/personal-airflow-boilerplate

🚀 Bootstrap boilerplate of Airflow for later data pipeline projects

Primary LanguagePython

Setting up Airflow

Install Airflow

# Create Python virtual environment
python3 -m venv env
source env/bin/activate

# Init a Airflow project
export AIRFLOW_HOME=~/airflow-boilerplate

AIRFLOW_VERSION=2.5.0
PYTHON_VERSION="$(python3 --version | cut -d " " -f 2 | cut -d "." -f 1-2)"
CONSTRAINT_URL="https://raw.githubusercontent.com/apache/airflow/constraints-${AIRFLOW_VERSION}/constraints-${PYTHON_VERSION}.txt"

pip install "apache-airflow==${AIRFLOW_VERSION}" --constraint "${CONSTRAINT_URL}"

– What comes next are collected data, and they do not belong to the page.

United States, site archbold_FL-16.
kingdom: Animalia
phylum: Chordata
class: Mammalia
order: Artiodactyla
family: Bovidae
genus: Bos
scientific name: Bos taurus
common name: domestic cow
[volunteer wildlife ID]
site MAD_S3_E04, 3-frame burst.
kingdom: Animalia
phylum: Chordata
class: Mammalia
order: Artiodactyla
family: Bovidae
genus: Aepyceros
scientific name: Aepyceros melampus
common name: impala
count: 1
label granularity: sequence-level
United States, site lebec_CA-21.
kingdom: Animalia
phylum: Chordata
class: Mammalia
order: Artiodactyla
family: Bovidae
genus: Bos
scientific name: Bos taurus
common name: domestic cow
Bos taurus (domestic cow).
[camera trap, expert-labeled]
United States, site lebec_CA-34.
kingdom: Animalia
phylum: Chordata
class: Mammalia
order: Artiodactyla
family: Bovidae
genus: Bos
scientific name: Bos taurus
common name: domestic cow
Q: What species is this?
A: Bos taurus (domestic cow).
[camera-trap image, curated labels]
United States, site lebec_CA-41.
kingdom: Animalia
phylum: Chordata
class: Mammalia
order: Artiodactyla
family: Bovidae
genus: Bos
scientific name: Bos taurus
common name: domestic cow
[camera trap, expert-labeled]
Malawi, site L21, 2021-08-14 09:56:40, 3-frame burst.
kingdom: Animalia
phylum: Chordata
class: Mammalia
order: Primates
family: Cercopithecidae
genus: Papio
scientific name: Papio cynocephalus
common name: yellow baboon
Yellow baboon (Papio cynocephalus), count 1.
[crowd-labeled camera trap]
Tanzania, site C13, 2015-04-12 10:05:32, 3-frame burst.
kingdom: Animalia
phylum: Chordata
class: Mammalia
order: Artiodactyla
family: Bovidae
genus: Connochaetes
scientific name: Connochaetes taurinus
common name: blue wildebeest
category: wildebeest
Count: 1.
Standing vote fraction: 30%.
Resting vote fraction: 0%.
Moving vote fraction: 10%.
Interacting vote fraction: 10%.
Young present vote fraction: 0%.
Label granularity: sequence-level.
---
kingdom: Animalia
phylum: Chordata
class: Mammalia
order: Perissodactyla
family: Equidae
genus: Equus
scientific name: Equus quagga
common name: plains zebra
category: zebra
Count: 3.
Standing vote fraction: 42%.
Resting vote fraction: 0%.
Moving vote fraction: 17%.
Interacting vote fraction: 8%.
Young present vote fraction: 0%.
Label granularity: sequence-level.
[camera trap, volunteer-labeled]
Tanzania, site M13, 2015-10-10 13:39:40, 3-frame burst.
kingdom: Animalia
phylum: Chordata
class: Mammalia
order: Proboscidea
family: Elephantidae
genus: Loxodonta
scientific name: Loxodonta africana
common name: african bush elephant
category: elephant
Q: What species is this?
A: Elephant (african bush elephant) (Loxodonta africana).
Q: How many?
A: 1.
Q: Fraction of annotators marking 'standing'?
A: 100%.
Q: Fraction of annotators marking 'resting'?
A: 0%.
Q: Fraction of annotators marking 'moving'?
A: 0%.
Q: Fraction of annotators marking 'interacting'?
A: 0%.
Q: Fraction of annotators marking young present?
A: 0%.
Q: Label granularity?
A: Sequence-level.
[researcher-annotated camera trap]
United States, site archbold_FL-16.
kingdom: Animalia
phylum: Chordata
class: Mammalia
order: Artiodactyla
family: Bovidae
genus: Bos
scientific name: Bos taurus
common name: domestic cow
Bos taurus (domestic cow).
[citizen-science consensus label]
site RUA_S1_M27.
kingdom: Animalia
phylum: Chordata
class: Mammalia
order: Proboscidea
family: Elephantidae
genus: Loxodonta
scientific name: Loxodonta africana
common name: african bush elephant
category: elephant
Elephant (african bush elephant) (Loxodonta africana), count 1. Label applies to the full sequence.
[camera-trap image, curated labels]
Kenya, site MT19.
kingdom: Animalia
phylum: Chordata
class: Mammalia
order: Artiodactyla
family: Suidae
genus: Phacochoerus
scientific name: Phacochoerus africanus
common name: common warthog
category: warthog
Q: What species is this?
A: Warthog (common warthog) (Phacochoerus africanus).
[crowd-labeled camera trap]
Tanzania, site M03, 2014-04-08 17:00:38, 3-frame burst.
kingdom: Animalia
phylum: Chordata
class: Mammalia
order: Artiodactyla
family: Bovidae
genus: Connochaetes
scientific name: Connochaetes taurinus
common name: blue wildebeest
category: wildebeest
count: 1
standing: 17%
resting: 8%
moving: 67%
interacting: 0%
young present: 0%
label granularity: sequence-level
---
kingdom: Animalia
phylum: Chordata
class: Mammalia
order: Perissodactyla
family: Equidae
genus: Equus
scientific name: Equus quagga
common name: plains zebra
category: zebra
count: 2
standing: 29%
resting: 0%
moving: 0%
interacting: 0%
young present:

Init Airflow database, create a user

airflow db init # use sqlite by default

airflow users create --username admin --password 1 --firstname loc --lastname nguyen --role Admin --email lc.nguyendang123@gmail.com

airflow users list

Start Webserver

airflow webserver -p 8080

Start Scheduler

# Open other terminal
source env/bin/activate
export AIRFLOW_HOME=~/airflow-boilerplate
airflow scheduler

Another way to start Airflow

# The Standalone command will initialise the database, make a user,
# and start all components (includes webserver, scheduler).
airflow standalone

View dags list

airflow dags list

Setting up MySQL for Metadata

Install MySQL

sudo apt update
sudo apt upgrade
sudo apt install mysql-server
mysql --version

Start MySQL

sudo /etc/init.d/mysql start
#or
sudo service mysql start

Find required variables

Enter: sudo mysql open the MySQL prompt

SHOW DATABASES;

CREATE DATABASE airflow_db CHARACTER SET utf8mb4 COLLATE utf8mb4_unicode_ci;
CREATE USER 'airflow_user' IDENTIFIED BY '1';
GRANT ALL PRIVILEGES ON airflow_db.* TO 'airflow_user';

SELECT user();
SELECT system_user();

SHOW VARIABLES;
SHOW VARIABLES WHERE Variable_name = 'port';
SHOW VARIABLES WHERE Variable_name = 'hostname';

SELECT @@hostname;
SELECT @@port;

-- host: localhost (127.0.0.1)
-- port: 3306
-- database: airflow_db
-- use: airflow_user
-- password: 1

Setting up the Airflow connection to MySQL

Install MySQL packages

python3 -m pip install mysql-connector
pip install mysql-connector-python

Repalce value of sql_alchemy_conn in file airflow.cfg

# template
# mysql+mysqlconnector://<user>:<password>@<host>[:<port>]/<dbname>
mysql+mysqlconnector://airflow_user:1@127.0.0.1:3306/airflow_db

Restart Airflow UI

airflow db init # now using MySQL

airflow users create --username admin --password 1 --firstname loc --lastname nguyen --role Admin --email lc.nguyendang123@gmail.com

airflow users list

airflow webserver -p 8080
airflow scheduler

Shutdown dev environment

Stop Airflow

Press Ctrl + C or use following commands

lsof -i tcp:8080
kill -9 <PID>

Stop MySQL

sudo service mysql stop